I'm running a job that runs a Pandas UDF to GROUP BY a large matrix.
The GROUP BY function runs on a wide dataset. The first column of the dataset contains string labels that are GROUPed on. The remaining columns are numeric values that are aggregated in the Pandas UDF. The dataset is very wide, with 50,000 columns and 3 million rows.
| label_col | num_col_0 | num_col_1 | num_col_2 | --- | num_col_50000|
| label_a | 2.0 | 5.6 | 7.123 |
| label_b | 11.0 | 1.4 | 2.345 |
| label_a | 3.1 | 6.2 | 5.444 |
My job runs fine on smaller datasets, with the same number of columns but fewer rows. However, when run on a dataset with 3 million rows, I see the following exception:
20/05/05 23:36:27 ERROR Executor: Exception in task 66.1 in stage 12.0 (TID 2358)
org.apache.spark.api.python.PythonException: Traceback (most recent call last):
File "/mnt/yarn/usercache/hadoop/appcache/application_1588710822953_0001/container_1588710822953_0001_01_034974/pyspark.zip/pyspark/worker.py", line 377, in main
File "/mnt/yarn/usercache/hadoop/appcache/application_1588710822953_0001/container_1588710822953_0001_01_034974/pyspark.zip/pyspark/worker.py", line 372, in process
serializer.dump_stream(func(split_index, iterator), outfile)

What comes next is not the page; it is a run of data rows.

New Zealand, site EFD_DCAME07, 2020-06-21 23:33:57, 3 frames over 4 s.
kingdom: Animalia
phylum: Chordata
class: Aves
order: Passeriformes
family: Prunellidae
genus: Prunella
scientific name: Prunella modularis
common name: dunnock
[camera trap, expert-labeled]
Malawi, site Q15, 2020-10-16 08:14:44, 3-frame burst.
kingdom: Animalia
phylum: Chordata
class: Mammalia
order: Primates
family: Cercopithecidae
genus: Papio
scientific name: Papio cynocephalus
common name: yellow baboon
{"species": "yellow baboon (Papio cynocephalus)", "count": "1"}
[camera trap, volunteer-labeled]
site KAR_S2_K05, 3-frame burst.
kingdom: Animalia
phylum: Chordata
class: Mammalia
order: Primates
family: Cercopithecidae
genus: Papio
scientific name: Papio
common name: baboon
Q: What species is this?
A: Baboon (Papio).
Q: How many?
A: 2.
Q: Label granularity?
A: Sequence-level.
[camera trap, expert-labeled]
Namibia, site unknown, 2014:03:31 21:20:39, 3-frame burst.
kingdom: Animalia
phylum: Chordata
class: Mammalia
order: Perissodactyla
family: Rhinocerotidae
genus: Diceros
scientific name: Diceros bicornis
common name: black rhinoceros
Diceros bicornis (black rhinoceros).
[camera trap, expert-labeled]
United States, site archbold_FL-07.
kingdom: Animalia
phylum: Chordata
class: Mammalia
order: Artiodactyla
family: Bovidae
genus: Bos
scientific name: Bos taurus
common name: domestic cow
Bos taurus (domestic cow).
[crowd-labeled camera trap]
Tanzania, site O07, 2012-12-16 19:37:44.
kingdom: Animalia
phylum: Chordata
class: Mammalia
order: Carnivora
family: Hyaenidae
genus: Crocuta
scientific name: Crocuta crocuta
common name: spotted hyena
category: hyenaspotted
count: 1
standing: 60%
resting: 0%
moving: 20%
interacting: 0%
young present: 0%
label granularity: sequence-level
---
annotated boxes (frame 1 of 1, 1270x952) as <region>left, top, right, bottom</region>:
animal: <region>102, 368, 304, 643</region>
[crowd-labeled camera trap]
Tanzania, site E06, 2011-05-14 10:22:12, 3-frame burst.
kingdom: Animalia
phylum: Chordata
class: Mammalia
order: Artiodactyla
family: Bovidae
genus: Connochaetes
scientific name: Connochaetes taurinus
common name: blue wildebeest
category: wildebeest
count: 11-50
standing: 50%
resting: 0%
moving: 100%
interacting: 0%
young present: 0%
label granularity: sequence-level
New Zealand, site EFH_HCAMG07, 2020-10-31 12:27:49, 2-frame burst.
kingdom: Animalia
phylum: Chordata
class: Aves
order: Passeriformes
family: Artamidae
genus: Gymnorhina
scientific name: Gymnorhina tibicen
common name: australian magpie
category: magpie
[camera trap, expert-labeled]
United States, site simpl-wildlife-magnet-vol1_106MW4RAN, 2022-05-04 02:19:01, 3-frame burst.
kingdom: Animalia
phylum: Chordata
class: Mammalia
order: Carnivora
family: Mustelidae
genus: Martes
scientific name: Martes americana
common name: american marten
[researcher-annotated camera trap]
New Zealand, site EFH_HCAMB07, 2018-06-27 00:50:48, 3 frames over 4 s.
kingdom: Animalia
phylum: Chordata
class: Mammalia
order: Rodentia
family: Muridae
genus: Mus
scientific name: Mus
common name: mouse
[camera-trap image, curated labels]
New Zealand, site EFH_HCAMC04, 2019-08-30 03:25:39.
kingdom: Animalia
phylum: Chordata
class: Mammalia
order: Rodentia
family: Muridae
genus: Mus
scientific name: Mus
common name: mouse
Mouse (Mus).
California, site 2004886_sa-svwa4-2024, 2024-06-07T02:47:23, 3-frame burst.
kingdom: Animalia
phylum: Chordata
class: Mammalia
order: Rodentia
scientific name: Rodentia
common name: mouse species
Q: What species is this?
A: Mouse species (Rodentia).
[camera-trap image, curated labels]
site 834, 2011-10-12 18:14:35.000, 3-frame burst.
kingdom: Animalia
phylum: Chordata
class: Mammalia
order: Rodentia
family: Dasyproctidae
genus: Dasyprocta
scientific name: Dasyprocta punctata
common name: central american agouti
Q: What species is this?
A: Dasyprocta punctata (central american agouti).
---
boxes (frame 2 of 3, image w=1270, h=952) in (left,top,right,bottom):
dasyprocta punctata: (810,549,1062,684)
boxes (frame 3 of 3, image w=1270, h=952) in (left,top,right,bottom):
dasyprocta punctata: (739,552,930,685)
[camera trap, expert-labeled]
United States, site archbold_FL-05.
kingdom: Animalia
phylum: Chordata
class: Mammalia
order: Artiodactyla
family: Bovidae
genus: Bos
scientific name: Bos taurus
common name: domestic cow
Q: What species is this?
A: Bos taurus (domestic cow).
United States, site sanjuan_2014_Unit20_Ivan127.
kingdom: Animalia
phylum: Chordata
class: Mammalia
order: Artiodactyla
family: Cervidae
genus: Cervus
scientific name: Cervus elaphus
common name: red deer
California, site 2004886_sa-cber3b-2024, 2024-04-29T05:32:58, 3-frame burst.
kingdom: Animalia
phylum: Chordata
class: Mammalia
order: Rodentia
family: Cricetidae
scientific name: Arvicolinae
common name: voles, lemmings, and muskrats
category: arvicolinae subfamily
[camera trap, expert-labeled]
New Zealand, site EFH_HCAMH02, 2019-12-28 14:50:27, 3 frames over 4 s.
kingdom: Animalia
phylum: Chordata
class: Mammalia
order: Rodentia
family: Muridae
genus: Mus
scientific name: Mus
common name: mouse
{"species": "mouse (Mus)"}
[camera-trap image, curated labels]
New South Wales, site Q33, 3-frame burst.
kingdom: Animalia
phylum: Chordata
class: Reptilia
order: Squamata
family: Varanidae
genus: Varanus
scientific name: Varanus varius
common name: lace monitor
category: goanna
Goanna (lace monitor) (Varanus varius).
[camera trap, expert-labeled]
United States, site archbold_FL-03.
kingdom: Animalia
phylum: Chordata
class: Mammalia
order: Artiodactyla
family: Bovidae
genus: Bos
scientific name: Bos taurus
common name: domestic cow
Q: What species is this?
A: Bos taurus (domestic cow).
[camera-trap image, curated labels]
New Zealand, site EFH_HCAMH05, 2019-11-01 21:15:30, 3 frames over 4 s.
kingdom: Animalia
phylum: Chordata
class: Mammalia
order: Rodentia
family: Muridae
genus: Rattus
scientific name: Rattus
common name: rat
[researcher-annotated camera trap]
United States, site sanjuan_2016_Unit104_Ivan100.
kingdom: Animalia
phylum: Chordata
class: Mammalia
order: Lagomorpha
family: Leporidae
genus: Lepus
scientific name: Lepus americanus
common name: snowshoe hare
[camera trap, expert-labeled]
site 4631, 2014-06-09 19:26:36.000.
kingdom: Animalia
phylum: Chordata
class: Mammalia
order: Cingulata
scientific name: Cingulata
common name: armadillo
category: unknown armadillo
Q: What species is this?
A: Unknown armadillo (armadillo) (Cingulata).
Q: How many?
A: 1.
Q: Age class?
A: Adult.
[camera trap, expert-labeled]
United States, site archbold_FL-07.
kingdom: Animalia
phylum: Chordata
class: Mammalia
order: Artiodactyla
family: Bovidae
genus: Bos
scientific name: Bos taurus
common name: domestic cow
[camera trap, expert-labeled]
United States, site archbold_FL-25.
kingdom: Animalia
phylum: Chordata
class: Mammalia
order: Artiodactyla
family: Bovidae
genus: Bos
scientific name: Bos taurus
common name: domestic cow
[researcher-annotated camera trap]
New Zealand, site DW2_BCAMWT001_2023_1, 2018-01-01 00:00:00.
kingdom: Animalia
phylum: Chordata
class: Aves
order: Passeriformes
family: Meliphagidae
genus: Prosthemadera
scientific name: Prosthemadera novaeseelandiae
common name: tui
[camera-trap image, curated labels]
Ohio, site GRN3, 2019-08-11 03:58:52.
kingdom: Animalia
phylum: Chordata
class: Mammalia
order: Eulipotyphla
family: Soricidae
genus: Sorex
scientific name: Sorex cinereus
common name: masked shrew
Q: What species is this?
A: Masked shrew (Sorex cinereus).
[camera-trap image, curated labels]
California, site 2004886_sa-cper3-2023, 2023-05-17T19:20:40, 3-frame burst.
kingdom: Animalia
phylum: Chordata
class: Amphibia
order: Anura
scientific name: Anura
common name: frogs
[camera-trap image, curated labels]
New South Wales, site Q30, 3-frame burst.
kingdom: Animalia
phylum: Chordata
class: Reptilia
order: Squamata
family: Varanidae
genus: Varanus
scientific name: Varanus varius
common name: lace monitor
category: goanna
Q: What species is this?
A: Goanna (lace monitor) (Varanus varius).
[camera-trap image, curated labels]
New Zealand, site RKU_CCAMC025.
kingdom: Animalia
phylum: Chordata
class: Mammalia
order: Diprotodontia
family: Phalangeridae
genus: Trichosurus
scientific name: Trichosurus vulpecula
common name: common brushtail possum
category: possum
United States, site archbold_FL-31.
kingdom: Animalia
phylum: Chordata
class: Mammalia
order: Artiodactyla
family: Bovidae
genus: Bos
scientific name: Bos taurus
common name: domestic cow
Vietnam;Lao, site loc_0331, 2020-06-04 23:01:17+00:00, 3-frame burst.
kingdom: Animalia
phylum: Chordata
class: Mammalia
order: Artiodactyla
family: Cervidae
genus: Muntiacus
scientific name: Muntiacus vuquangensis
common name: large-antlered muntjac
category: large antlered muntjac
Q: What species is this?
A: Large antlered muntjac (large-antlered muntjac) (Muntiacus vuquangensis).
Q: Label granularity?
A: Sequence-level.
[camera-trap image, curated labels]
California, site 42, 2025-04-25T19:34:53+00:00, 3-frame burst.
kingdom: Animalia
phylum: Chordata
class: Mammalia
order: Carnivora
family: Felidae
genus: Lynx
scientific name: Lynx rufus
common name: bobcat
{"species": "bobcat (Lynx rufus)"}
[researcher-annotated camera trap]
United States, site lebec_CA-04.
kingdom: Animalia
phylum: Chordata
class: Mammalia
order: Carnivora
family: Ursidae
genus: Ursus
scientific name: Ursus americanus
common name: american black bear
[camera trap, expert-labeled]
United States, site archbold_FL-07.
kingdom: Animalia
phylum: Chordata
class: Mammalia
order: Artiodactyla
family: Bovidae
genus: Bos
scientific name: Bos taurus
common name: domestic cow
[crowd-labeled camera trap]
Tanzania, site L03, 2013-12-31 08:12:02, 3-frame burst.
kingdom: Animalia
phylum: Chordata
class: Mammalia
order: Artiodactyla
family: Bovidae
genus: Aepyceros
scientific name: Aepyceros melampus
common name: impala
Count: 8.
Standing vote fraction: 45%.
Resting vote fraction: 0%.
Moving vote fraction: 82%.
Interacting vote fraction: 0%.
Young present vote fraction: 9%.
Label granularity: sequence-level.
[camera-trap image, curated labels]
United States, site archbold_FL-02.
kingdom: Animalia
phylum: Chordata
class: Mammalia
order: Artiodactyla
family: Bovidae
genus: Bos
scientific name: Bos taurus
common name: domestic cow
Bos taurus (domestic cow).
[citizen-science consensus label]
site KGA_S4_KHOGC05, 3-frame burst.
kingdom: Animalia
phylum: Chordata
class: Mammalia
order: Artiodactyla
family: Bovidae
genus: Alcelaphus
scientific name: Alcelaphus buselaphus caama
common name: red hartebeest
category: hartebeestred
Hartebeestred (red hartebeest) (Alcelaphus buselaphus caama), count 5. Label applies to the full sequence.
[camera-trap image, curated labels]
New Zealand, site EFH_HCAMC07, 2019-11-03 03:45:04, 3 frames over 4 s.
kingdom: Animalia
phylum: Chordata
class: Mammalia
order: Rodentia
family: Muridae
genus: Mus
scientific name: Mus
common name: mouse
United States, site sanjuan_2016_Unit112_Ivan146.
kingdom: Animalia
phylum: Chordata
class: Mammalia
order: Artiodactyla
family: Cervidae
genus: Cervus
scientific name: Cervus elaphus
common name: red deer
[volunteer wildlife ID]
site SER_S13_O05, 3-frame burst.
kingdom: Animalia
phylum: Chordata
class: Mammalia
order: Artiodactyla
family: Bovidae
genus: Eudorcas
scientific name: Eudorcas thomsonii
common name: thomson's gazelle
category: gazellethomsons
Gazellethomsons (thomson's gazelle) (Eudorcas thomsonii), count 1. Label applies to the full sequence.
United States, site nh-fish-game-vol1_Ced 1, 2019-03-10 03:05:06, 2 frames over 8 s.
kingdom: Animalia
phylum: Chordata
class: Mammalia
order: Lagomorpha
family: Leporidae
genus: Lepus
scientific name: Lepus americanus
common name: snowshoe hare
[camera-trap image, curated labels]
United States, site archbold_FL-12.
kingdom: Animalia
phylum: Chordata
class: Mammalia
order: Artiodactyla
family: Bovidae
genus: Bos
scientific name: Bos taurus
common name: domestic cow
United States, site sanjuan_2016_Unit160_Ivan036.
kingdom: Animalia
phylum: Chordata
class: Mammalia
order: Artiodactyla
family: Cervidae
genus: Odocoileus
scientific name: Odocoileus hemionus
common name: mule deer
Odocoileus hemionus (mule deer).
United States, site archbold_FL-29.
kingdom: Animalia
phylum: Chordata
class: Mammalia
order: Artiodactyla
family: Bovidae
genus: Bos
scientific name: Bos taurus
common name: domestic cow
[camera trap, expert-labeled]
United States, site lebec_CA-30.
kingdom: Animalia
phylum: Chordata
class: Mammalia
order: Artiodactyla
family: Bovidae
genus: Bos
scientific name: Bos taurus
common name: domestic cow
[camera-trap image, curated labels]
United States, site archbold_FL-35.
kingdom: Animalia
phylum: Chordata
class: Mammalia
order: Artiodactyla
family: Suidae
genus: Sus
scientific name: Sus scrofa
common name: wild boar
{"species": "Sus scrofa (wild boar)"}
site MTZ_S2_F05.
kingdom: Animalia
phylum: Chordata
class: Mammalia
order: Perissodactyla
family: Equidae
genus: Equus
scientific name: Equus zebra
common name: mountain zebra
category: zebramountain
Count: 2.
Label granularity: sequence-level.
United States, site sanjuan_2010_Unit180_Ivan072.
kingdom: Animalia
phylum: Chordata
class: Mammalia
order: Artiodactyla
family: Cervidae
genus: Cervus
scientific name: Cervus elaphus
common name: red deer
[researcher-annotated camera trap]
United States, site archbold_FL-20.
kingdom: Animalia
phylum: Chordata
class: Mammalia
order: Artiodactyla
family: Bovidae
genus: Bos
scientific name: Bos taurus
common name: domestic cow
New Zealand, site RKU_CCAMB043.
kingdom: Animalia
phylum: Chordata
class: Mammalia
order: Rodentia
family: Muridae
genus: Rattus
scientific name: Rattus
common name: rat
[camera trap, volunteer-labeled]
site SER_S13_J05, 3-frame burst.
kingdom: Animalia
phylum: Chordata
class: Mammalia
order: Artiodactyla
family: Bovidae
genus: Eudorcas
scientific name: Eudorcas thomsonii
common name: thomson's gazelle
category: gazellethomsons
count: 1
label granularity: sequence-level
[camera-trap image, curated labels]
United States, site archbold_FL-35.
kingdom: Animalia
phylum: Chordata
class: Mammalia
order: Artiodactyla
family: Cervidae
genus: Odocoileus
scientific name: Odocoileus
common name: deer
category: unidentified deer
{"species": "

File "/mnt/yarn/usercache/hadoop/appcache/application_1588710822953_0001/container_1588710822953_0001_01_034974/pyspark.zip/pyspark/serializers.py", line 286, in dump_stream
for series in iterator:
File "/mnt/yarn/usercache/hadoop/appcache/application_1588710822953_0001/container_1588710822953_0001_01_034974/pyspark.zip/pyspark/serializers.py", line 303, in load_stream
for batch in reader:
File "pyarrow/ipc.pxi", line 266, in __iter__
File "pyarrow/ipc.pxi", line 282, in pyarrow.lib._CRecordBatchReader.read_next_batch
File "pyarrow/error.pxi", line 83, in pyarrow.lib.check_status
pyarrow.lib.ArrowIOError: read length must be positive or -1
Looking at this issue<https://issues.apache.org/jira/browse/ARROW-4890>
, it looks like PyArrow has a 2GB limit for each shard that is sent to the grouping function.
I'm currently running this job on 4 nodes with 16cores and 64GB of memory each.
I've attached the full error log here as well. What are some workarounds that I can do to get this job running? Unfortunately, we are running up to a production release and this is becoming a severe blocker.